Introduction: The MTCT-Plus Initiative, currently active in 9 resource-limited countries in sub-Saharan Africa and Thailand, provides comprehensive multidisciplinary HIV care and treatment including antiretroviral (ART) to HIV+ mothers and their HIV-infected children, partners, and household members. We assessed the CD4+ response in children on ART.
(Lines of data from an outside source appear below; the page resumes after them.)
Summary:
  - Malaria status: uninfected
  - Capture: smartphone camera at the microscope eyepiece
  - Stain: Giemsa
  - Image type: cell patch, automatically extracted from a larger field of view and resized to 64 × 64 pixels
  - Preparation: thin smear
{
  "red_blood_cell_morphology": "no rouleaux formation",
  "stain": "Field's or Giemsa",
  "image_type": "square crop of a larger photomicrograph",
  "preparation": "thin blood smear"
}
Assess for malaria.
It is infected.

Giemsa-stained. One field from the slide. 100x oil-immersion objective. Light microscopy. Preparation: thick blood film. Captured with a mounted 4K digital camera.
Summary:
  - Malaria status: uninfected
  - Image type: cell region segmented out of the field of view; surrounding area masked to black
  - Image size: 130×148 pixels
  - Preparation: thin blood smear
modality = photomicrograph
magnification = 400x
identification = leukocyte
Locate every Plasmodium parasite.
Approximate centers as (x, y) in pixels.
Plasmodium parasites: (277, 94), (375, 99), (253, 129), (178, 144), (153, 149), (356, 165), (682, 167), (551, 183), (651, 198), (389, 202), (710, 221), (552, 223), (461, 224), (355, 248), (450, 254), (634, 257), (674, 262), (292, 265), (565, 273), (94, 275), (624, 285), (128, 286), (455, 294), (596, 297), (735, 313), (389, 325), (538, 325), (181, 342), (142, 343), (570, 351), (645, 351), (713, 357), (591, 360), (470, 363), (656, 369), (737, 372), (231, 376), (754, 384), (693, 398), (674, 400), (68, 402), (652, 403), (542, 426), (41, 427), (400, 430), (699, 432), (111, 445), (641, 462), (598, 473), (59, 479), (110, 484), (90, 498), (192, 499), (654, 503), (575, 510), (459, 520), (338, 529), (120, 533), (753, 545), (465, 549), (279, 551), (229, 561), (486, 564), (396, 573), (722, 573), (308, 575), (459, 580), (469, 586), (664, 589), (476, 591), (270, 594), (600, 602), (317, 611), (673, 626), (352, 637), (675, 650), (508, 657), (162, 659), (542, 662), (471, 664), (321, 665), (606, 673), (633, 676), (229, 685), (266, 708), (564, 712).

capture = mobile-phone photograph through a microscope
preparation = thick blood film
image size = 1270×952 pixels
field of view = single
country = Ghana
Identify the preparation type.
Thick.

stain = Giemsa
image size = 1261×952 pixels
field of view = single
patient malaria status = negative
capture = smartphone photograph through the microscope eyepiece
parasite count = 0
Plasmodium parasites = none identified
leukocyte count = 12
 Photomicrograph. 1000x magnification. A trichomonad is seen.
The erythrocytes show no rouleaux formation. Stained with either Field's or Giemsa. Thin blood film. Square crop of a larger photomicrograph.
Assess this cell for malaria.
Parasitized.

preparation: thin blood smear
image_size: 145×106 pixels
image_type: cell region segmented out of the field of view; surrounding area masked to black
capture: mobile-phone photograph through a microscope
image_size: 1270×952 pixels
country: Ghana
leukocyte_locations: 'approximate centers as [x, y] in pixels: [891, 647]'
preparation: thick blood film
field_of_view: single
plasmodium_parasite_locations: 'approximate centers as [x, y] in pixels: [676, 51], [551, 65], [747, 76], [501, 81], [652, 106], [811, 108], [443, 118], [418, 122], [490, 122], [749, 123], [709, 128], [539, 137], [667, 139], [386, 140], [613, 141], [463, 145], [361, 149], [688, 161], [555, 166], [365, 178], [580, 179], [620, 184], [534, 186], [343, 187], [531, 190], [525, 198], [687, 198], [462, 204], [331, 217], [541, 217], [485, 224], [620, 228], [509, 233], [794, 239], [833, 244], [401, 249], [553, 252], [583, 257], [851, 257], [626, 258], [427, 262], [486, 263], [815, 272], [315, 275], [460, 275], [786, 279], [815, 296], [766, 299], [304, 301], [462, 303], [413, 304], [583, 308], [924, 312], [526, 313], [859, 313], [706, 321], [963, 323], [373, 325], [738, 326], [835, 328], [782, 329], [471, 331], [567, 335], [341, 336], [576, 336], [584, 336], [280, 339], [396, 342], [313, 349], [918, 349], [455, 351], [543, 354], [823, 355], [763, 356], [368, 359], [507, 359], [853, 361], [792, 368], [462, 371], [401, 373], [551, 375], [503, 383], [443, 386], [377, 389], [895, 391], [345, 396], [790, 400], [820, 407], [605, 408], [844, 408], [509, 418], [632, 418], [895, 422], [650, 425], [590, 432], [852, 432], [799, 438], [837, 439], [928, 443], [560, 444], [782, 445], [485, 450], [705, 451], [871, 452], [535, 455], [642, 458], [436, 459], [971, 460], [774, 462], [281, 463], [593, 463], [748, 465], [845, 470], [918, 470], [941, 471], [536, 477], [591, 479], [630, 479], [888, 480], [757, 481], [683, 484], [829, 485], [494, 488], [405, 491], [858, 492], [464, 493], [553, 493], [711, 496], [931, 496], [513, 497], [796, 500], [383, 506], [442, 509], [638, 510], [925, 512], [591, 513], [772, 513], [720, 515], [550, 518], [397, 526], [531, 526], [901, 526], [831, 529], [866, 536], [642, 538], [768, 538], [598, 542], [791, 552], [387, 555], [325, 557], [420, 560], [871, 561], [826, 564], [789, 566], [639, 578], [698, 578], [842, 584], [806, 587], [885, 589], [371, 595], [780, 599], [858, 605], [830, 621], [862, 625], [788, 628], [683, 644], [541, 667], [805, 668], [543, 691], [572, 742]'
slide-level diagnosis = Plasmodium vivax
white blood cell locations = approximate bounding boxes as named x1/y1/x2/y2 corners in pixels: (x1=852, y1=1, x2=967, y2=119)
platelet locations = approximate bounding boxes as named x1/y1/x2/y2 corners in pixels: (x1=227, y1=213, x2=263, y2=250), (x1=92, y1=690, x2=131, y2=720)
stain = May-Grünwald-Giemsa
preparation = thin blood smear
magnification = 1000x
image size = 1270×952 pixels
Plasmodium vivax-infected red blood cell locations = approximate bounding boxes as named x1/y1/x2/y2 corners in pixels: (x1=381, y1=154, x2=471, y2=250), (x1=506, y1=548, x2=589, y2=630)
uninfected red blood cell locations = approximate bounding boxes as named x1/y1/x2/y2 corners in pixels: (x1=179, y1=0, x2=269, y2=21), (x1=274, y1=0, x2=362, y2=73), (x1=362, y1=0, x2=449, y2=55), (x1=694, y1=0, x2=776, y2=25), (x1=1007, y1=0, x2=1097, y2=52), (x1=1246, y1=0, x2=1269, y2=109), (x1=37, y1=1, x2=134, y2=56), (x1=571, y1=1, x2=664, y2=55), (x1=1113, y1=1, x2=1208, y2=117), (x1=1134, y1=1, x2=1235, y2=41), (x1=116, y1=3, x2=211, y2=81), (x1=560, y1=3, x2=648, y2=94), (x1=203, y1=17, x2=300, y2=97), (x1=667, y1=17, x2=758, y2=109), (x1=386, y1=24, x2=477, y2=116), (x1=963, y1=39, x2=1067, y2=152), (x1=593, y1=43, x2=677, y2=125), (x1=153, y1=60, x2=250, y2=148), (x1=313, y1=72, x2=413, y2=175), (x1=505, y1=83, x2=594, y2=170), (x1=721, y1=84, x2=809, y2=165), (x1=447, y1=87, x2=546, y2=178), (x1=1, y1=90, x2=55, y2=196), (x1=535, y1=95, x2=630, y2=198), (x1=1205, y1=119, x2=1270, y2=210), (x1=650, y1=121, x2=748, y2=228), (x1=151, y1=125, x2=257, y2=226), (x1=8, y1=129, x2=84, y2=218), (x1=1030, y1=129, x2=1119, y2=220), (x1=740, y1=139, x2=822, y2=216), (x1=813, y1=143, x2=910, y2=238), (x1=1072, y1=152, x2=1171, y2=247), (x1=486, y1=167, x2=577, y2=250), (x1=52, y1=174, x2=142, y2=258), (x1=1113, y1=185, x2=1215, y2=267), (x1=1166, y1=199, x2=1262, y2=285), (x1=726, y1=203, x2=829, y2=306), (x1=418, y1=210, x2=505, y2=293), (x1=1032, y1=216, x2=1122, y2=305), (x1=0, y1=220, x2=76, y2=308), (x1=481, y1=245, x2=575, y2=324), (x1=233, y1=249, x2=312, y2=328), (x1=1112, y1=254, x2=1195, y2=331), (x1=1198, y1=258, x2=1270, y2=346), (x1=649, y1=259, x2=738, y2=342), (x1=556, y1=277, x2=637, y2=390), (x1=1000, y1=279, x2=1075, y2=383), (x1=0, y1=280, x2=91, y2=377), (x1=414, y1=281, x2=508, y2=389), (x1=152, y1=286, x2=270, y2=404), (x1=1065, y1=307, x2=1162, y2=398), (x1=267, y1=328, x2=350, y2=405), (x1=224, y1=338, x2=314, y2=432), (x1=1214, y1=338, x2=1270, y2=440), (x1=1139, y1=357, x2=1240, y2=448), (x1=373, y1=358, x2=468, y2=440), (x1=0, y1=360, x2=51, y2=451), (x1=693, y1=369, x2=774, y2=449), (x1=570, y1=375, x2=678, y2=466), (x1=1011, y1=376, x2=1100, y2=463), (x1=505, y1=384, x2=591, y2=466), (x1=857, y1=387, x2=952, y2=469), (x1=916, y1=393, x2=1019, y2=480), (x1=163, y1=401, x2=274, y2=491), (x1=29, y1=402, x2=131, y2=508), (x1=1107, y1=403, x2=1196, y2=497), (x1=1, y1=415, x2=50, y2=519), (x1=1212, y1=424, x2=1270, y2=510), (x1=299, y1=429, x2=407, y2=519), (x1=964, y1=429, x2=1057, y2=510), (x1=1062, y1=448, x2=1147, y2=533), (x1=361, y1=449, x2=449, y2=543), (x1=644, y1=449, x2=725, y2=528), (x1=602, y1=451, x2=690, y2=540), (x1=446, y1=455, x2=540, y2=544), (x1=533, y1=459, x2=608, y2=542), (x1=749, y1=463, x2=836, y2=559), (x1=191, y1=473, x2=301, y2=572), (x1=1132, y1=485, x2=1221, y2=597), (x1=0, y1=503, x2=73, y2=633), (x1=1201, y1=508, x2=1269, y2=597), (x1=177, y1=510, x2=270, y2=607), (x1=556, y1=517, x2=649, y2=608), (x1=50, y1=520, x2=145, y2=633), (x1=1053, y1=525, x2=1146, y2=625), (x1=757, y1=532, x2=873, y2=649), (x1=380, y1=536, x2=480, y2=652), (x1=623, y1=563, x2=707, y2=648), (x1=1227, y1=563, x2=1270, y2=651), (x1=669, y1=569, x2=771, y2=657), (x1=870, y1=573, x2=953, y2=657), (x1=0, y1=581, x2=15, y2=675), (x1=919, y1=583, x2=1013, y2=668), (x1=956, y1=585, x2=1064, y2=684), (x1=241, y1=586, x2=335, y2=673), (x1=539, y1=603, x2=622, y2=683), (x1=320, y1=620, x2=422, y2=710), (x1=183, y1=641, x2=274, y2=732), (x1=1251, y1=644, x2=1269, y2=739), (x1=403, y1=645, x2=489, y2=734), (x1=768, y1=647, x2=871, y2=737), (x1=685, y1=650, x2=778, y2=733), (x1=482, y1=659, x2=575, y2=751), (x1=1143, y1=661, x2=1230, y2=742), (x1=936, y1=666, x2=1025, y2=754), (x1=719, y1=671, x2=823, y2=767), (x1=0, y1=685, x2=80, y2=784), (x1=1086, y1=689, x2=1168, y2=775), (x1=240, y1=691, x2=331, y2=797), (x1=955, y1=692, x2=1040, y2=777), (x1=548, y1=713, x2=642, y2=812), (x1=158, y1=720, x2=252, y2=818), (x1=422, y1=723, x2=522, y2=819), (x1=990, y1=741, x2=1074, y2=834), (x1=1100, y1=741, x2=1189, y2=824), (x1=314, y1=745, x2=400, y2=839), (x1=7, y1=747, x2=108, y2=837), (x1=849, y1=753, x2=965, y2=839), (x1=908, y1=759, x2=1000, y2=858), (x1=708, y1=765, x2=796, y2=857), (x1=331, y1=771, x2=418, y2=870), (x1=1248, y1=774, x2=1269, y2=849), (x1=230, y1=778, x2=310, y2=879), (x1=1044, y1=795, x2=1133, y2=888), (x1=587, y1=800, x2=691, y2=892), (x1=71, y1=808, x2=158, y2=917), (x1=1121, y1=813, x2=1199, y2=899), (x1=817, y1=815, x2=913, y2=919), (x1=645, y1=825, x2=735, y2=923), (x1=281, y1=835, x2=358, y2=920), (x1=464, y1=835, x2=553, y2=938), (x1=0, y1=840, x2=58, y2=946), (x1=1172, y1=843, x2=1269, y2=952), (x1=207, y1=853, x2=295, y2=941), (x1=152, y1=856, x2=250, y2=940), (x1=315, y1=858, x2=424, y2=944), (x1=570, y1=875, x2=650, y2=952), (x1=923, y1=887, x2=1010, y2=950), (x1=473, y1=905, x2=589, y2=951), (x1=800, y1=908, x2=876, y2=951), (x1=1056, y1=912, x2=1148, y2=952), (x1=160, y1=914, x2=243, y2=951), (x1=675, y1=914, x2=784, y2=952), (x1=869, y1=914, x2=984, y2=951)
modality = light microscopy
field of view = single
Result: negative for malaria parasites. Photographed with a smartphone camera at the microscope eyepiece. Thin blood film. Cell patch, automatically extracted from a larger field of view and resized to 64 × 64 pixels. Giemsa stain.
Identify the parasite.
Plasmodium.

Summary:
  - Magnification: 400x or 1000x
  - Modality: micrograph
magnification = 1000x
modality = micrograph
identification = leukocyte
Methods: Baseline demographic and CD4+ number and percent pre- and post-ART initiation were analyzed. The relationship between time since ART initiation in weeks and CD4+ count and percent was estimated using linear regression

Results: As of November 2004, MTCT-Plus had included 358 HIV-infected children- 149 (42%) aged 0-18 months, 209 (58%) aged 19 months-15 years; 310 (87%) were ART naive. This analysis included 144 children (49% female) who initiated ART. Median age of children at ART initiation was 19 months (range 2 months – 12 years). Linear regression modeling showed a positive relationship between time post-ART initiation and CD4+. On average, each 6 months on ART was associated with an increase of 129 cells/mm3 and CD4+ of 3.6% (p < 0.0001). This relationship remained after adjustment for gender and age at initiation (p < 0.0001).

Conclusions: HIV-infected children in the MTCT-Plus Initiative who initiated ART had a favorable response as measured by CD4+ count and percent. This suggests that ART use in children will be effective in resource-limited settings and highlights the importance of inclusion of children in HIV treatment programs.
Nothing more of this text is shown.